:: Records ::
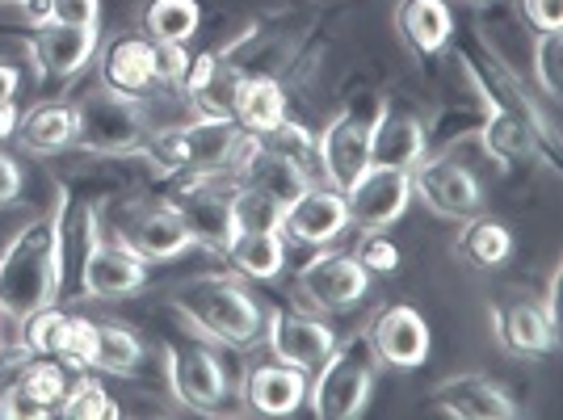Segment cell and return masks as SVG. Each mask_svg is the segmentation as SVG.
Wrapping results in <instances>:
<instances>
[{"label": "cell", "mask_w": 563, "mask_h": 420, "mask_svg": "<svg viewBox=\"0 0 563 420\" xmlns=\"http://www.w3.org/2000/svg\"><path fill=\"white\" fill-rule=\"evenodd\" d=\"M18 106H13V101H0V140H9V135H13V131H18Z\"/></svg>", "instance_id": "obj_44"}, {"label": "cell", "mask_w": 563, "mask_h": 420, "mask_svg": "<svg viewBox=\"0 0 563 420\" xmlns=\"http://www.w3.org/2000/svg\"><path fill=\"white\" fill-rule=\"evenodd\" d=\"M265 350L274 362H286L295 371L311 374L336 345V332L329 320H316L303 311H269V324H265Z\"/></svg>", "instance_id": "obj_16"}, {"label": "cell", "mask_w": 563, "mask_h": 420, "mask_svg": "<svg viewBox=\"0 0 563 420\" xmlns=\"http://www.w3.org/2000/svg\"><path fill=\"white\" fill-rule=\"evenodd\" d=\"M140 362H143V345L131 328L97 324V350H93V366H89V371L126 378V374L140 371Z\"/></svg>", "instance_id": "obj_30"}, {"label": "cell", "mask_w": 563, "mask_h": 420, "mask_svg": "<svg viewBox=\"0 0 563 420\" xmlns=\"http://www.w3.org/2000/svg\"><path fill=\"white\" fill-rule=\"evenodd\" d=\"M38 22L55 25H97L101 22V0H38Z\"/></svg>", "instance_id": "obj_37"}, {"label": "cell", "mask_w": 563, "mask_h": 420, "mask_svg": "<svg viewBox=\"0 0 563 420\" xmlns=\"http://www.w3.org/2000/svg\"><path fill=\"white\" fill-rule=\"evenodd\" d=\"M13 135L22 140L25 152L55 156V152H64V147L76 143V110H71V101H38V106H30L18 118Z\"/></svg>", "instance_id": "obj_25"}, {"label": "cell", "mask_w": 563, "mask_h": 420, "mask_svg": "<svg viewBox=\"0 0 563 420\" xmlns=\"http://www.w3.org/2000/svg\"><path fill=\"white\" fill-rule=\"evenodd\" d=\"M278 232L286 244H303V248H329L341 235L350 232V207H345V194L341 189L324 186H307L295 202L282 207Z\"/></svg>", "instance_id": "obj_10"}, {"label": "cell", "mask_w": 563, "mask_h": 420, "mask_svg": "<svg viewBox=\"0 0 563 420\" xmlns=\"http://www.w3.org/2000/svg\"><path fill=\"white\" fill-rule=\"evenodd\" d=\"M228 261L244 278L269 281L282 274L286 265V240H282L278 228H257V232H240L235 244L228 248Z\"/></svg>", "instance_id": "obj_28"}, {"label": "cell", "mask_w": 563, "mask_h": 420, "mask_svg": "<svg viewBox=\"0 0 563 420\" xmlns=\"http://www.w3.org/2000/svg\"><path fill=\"white\" fill-rule=\"evenodd\" d=\"M378 362L371 353L366 332H353L336 341L332 353L307 378V404L320 420H353L366 412L375 391Z\"/></svg>", "instance_id": "obj_3"}, {"label": "cell", "mask_w": 563, "mask_h": 420, "mask_svg": "<svg viewBox=\"0 0 563 420\" xmlns=\"http://www.w3.org/2000/svg\"><path fill=\"white\" fill-rule=\"evenodd\" d=\"M517 9H521V18L530 30H560L563 25V0H517Z\"/></svg>", "instance_id": "obj_41"}, {"label": "cell", "mask_w": 563, "mask_h": 420, "mask_svg": "<svg viewBox=\"0 0 563 420\" xmlns=\"http://www.w3.org/2000/svg\"><path fill=\"white\" fill-rule=\"evenodd\" d=\"M64 290L59 261V202L30 219L22 232L0 248V316L22 328L34 311L55 303Z\"/></svg>", "instance_id": "obj_1"}, {"label": "cell", "mask_w": 563, "mask_h": 420, "mask_svg": "<svg viewBox=\"0 0 563 420\" xmlns=\"http://www.w3.org/2000/svg\"><path fill=\"white\" fill-rule=\"evenodd\" d=\"M261 143H265L269 152L286 156V161H295L299 168H307V173H311V181H320V152H316V135L307 131L303 122H295V118L286 114L274 131H265V135H261Z\"/></svg>", "instance_id": "obj_31"}, {"label": "cell", "mask_w": 563, "mask_h": 420, "mask_svg": "<svg viewBox=\"0 0 563 420\" xmlns=\"http://www.w3.org/2000/svg\"><path fill=\"white\" fill-rule=\"evenodd\" d=\"M18 383L47 408L51 417H55L59 399H64V391H68V374H64V366H59L55 357H34L25 371H18Z\"/></svg>", "instance_id": "obj_34"}, {"label": "cell", "mask_w": 563, "mask_h": 420, "mask_svg": "<svg viewBox=\"0 0 563 420\" xmlns=\"http://www.w3.org/2000/svg\"><path fill=\"white\" fill-rule=\"evenodd\" d=\"M408 181H412V198H421L438 219L463 223V219L484 210V186H479V177L471 173L467 164L450 161V156L424 152L421 161L408 168Z\"/></svg>", "instance_id": "obj_6"}, {"label": "cell", "mask_w": 563, "mask_h": 420, "mask_svg": "<svg viewBox=\"0 0 563 420\" xmlns=\"http://www.w3.org/2000/svg\"><path fill=\"white\" fill-rule=\"evenodd\" d=\"M560 55H563V34L560 30H542L539 38L530 43V76L539 85V93L555 106L560 101Z\"/></svg>", "instance_id": "obj_33"}, {"label": "cell", "mask_w": 563, "mask_h": 420, "mask_svg": "<svg viewBox=\"0 0 563 420\" xmlns=\"http://www.w3.org/2000/svg\"><path fill=\"white\" fill-rule=\"evenodd\" d=\"M463 4H488V0H463Z\"/></svg>", "instance_id": "obj_46"}, {"label": "cell", "mask_w": 563, "mask_h": 420, "mask_svg": "<svg viewBox=\"0 0 563 420\" xmlns=\"http://www.w3.org/2000/svg\"><path fill=\"white\" fill-rule=\"evenodd\" d=\"M429 152L424 122L396 106H378L375 126H371V164L383 168H412Z\"/></svg>", "instance_id": "obj_21"}, {"label": "cell", "mask_w": 563, "mask_h": 420, "mask_svg": "<svg viewBox=\"0 0 563 420\" xmlns=\"http://www.w3.org/2000/svg\"><path fill=\"white\" fill-rule=\"evenodd\" d=\"M278 219H282V202H274V198L261 194V189H249L235 181V223H240V232L278 228Z\"/></svg>", "instance_id": "obj_36"}, {"label": "cell", "mask_w": 563, "mask_h": 420, "mask_svg": "<svg viewBox=\"0 0 563 420\" xmlns=\"http://www.w3.org/2000/svg\"><path fill=\"white\" fill-rule=\"evenodd\" d=\"M454 253L467 261L471 269H496V265H505L509 253H514V232L500 219H488L479 210V214L463 219V232L454 240Z\"/></svg>", "instance_id": "obj_27"}, {"label": "cell", "mask_w": 563, "mask_h": 420, "mask_svg": "<svg viewBox=\"0 0 563 420\" xmlns=\"http://www.w3.org/2000/svg\"><path fill=\"white\" fill-rule=\"evenodd\" d=\"M165 383L168 396L194 412H219L228 399V374H223L219 353H211L198 341H168Z\"/></svg>", "instance_id": "obj_7"}, {"label": "cell", "mask_w": 563, "mask_h": 420, "mask_svg": "<svg viewBox=\"0 0 563 420\" xmlns=\"http://www.w3.org/2000/svg\"><path fill=\"white\" fill-rule=\"evenodd\" d=\"M93 350H97V324L93 320H85V316H68L64 320V336H59V362L68 366V371H89L93 366Z\"/></svg>", "instance_id": "obj_35"}, {"label": "cell", "mask_w": 563, "mask_h": 420, "mask_svg": "<svg viewBox=\"0 0 563 420\" xmlns=\"http://www.w3.org/2000/svg\"><path fill=\"white\" fill-rule=\"evenodd\" d=\"M168 207L181 214L186 232L194 235V248L228 257V248L240 235V223H235V181L228 173H219V177H189L186 186L173 189Z\"/></svg>", "instance_id": "obj_5"}, {"label": "cell", "mask_w": 563, "mask_h": 420, "mask_svg": "<svg viewBox=\"0 0 563 420\" xmlns=\"http://www.w3.org/2000/svg\"><path fill=\"white\" fill-rule=\"evenodd\" d=\"M232 118L240 122L244 135L261 140L265 131H274L282 118H286V93H282V85L274 80V76H265V71L244 76L240 89H235Z\"/></svg>", "instance_id": "obj_26"}, {"label": "cell", "mask_w": 563, "mask_h": 420, "mask_svg": "<svg viewBox=\"0 0 563 420\" xmlns=\"http://www.w3.org/2000/svg\"><path fill=\"white\" fill-rule=\"evenodd\" d=\"M18 198H22V168H18L13 156L0 152V210L13 207Z\"/></svg>", "instance_id": "obj_42"}, {"label": "cell", "mask_w": 563, "mask_h": 420, "mask_svg": "<svg viewBox=\"0 0 563 420\" xmlns=\"http://www.w3.org/2000/svg\"><path fill=\"white\" fill-rule=\"evenodd\" d=\"M114 235L122 244H131L147 265H156V261H177L194 248V235L186 232L181 214L168 207V202L126 207V219L114 228Z\"/></svg>", "instance_id": "obj_15"}, {"label": "cell", "mask_w": 563, "mask_h": 420, "mask_svg": "<svg viewBox=\"0 0 563 420\" xmlns=\"http://www.w3.org/2000/svg\"><path fill=\"white\" fill-rule=\"evenodd\" d=\"M177 131V152H181V173L189 177H232V164L244 147V131L232 114H198L173 126Z\"/></svg>", "instance_id": "obj_11"}, {"label": "cell", "mask_w": 563, "mask_h": 420, "mask_svg": "<svg viewBox=\"0 0 563 420\" xmlns=\"http://www.w3.org/2000/svg\"><path fill=\"white\" fill-rule=\"evenodd\" d=\"M412 202V181L408 168H383L371 164L350 189H345V207H350V228L357 232H387Z\"/></svg>", "instance_id": "obj_14"}, {"label": "cell", "mask_w": 563, "mask_h": 420, "mask_svg": "<svg viewBox=\"0 0 563 420\" xmlns=\"http://www.w3.org/2000/svg\"><path fill=\"white\" fill-rule=\"evenodd\" d=\"M366 341L375 353L378 366L387 371H421L433 350V336H429V320L412 303H387L378 311L371 328H366Z\"/></svg>", "instance_id": "obj_12"}, {"label": "cell", "mask_w": 563, "mask_h": 420, "mask_svg": "<svg viewBox=\"0 0 563 420\" xmlns=\"http://www.w3.org/2000/svg\"><path fill=\"white\" fill-rule=\"evenodd\" d=\"M18 85H22V71L0 64V101H13V97H18Z\"/></svg>", "instance_id": "obj_43"}, {"label": "cell", "mask_w": 563, "mask_h": 420, "mask_svg": "<svg viewBox=\"0 0 563 420\" xmlns=\"http://www.w3.org/2000/svg\"><path fill=\"white\" fill-rule=\"evenodd\" d=\"M55 412L68 420H110V417H118V404L110 399V391L97 383L93 374L80 371V378L68 383V391H64Z\"/></svg>", "instance_id": "obj_32"}, {"label": "cell", "mask_w": 563, "mask_h": 420, "mask_svg": "<svg viewBox=\"0 0 563 420\" xmlns=\"http://www.w3.org/2000/svg\"><path fill=\"white\" fill-rule=\"evenodd\" d=\"M0 320H4V316H0ZM0 353H4V336H0Z\"/></svg>", "instance_id": "obj_47"}, {"label": "cell", "mask_w": 563, "mask_h": 420, "mask_svg": "<svg viewBox=\"0 0 563 420\" xmlns=\"http://www.w3.org/2000/svg\"><path fill=\"white\" fill-rule=\"evenodd\" d=\"M307 378L311 374L295 371L286 362H257L244 374L240 399L257 417H290V412H299L307 404Z\"/></svg>", "instance_id": "obj_19"}, {"label": "cell", "mask_w": 563, "mask_h": 420, "mask_svg": "<svg viewBox=\"0 0 563 420\" xmlns=\"http://www.w3.org/2000/svg\"><path fill=\"white\" fill-rule=\"evenodd\" d=\"M396 30L412 55L433 59L454 34V13H450L446 0H399Z\"/></svg>", "instance_id": "obj_24"}, {"label": "cell", "mask_w": 563, "mask_h": 420, "mask_svg": "<svg viewBox=\"0 0 563 420\" xmlns=\"http://www.w3.org/2000/svg\"><path fill=\"white\" fill-rule=\"evenodd\" d=\"M371 126H375V114H362V110H341L329 118V126L316 135L324 186L345 194L371 168Z\"/></svg>", "instance_id": "obj_8"}, {"label": "cell", "mask_w": 563, "mask_h": 420, "mask_svg": "<svg viewBox=\"0 0 563 420\" xmlns=\"http://www.w3.org/2000/svg\"><path fill=\"white\" fill-rule=\"evenodd\" d=\"M232 181H240V186L249 189H261V194H269L274 202H295L299 194H303L307 186H316L311 181V173L307 168H299L295 161H286V156H278V152H269L261 140H244V147H240V156H235L232 164Z\"/></svg>", "instance_id": "obj_17"}, {"label": "cell", "mask_w": 563, "mask_h": 420, "mask_svg": "<svg viewBox=\"0 0 563 420\" xmlns=\"http://www.w3.org/2000/svg\"><path fill=\"white\" fill-rule=\"evenodd\" d=\"M433 412L459 420H514L517 404L484 374H450L433 387Z\"/></svg>", "instance_id": "obj_18"}, {"label": "cell", "mask_w": 563, "mask_h": 420, "mask_svg": "<svg viewBox=\"0 0 563 420\" xmlns=\"http://www.w3.org/2000/svg\"><path fill=\"white\" fill-rule=\"evenodd\" d=\"M71 110H76V143L97 156H140L143 161V147L156 135V126L143 114V97L110 93L106 85L71 101Z\"/></svg>", "instance_id": "obj_4"}, {"label": "cell", "mask_w": 563, "mask_h": 420, "mask_svg": "<svg viewBox=\"0 0 563 420\" xmlns=\"http://www.w3.org/2000/svg\"><path fill=\"white\" fill-rule=\"evenodd\" d=\"M173 311L214 345L249 350L261 341V307L235 274H198L173 290Z\"/></svg>", "instance_id": "obj_2"}, {"label": "cell", "mask_w": 563, "mask_h": 420, "mask_svg": "<svg viewBox=\"0 0 563 420\" xmlns=\"http://www.w3.org/2000/svg\"><path fill=\"white\" fill-rule=\"evenodd\" d=\"M80 269V295L85 299H122L135 295L147 281V261L122 244L118 235H93V244L85 248V257L76 261Z\"/></svg>", "instance_id": "obj_13"}, {"label": "cell", "mask_w": 563, "mask_h": 420, "mask_svg": "<svg viewBox=\"0 0 563 420\" xmlns=\"http://www.w3.org/2000/svg\"><path fill=\"white\" fill-rule=\"evenodd\" d=\"M366 290H371V274L362 269V261L353 253L324 248L295 274V295L316 311H345V307L362 303Z\"/></svg>", "instance_id": "obj_9"}, {"label": "cell", "mask_w": 563, "mask_h": 420, "mask_svg": "<svg viewBox=\"0 0 563 420\" xmlns=\"http://www.w3.org/2000/svg\"><path fill=\"white\" fill-rule=\"evenodd\" d=\"M0 4H30V0H0Z\"/></svg>", "instance_id": "obj_45"}, {"label": "cell", "mask_w": 563, "mask_h": 420, "mask_svg": "<svg viewBox=\"0 0 563 420\" xmlns=\"http://www.w3.org/2000/svg\"><path fill=\"white\" fill-rule=\"evenodd\" d=\"M156 47V85L161 89H181L189 71V55L186 43H152Z\"/></svg>", "instance_id": "obj_39"}, {"label": "cell", "mask_w": 563, "mask_h": 420, "mask_svg": "<svg viewBox=\"0 0 563 420\" xmlns=\"http://www.w3.org/2000/svg\"><path fill=\"white\" fill-rule=\"evenodd\" d=\"M493 332L514 357H547L560 341V332L547 324L539 303L493 307Z\"/></svg>", "instance_id": "obj_23"}, {"label": "cell", "mask_w": 563, "mask_h": 420, "mask_svg": "<svg viewBox=\"0 0 563 420\" xmlns=\"http://www.w3.org/2000/svg\"><path fill=\"white\" fill-rule=\"evenodd\" d=\"M0 417H9V420H43V417H51L47 408L38 404V399L25 391L22 383H18V374L0 387Z\"/></svg>", "instance_id": "obj_40"}, {"label": "cell", "mask_w": 563, "mask_h": 420, "mask_svg": "<svg viewBox=\"0 0 563 420\" xmlns=\"http://www.w3.org/2000/svg\"><path fill=\"white\" fill-rule=\"evenodd\" d=\"M101 85L110 93L143 97L156 85V47L143 34H122L101 55Z\"/></svg>", "instance_id": "obj_22"}, {"label": "cell", "mask_w": 563, "mask_h": 420, "mask_svg": "<svg viewBox=\"0 0 563 420\" xmlns=\"http://www.w3.org/2000/svg\"><path fill=\"white\" fill-rule=\"evenodd\" d=\"M202 25L198 0H152L143 9V38L147 43H189Z\"/></svg>", "instance_id": "obj_29"}, {"label": "cell", "mask_w": 563, "mask_h": 420, "mask_svg": "<svg viewBox=\"0 0 563 420\" xmlns=\"http://www.w3.org/2000/svg\"><path fill=\"white\" fill-rule=\"evenodd\" d=\"M97 51V25H34V59L47 80H71L89 68Z\"/></svg>", "instance_id": "obj_20"}, {"label": "cell", "mask_w": 563, "mask_h": 420, "mask_svg": "<svg viewBox=\"0 0 563 420\" xmlns=\"http://www.w3.org/2000/svg\"><path fill=\"white\" fill-rule=\"evenodd\" d=\"M353 257L362 261V269L366 274H396L399 269V248H396V240H387L383 232H366L362 235V244H357V253Z\"/></svg>", "instance_id": "obj_38"}]
</instances>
:::
**Stated goal:** Extract from the listing above every line that contains the string "instances", treating uppercase and lowercase letters as distinct.

**Worked answer:**
Wrapping results in <instances>:
<instances>
</instances>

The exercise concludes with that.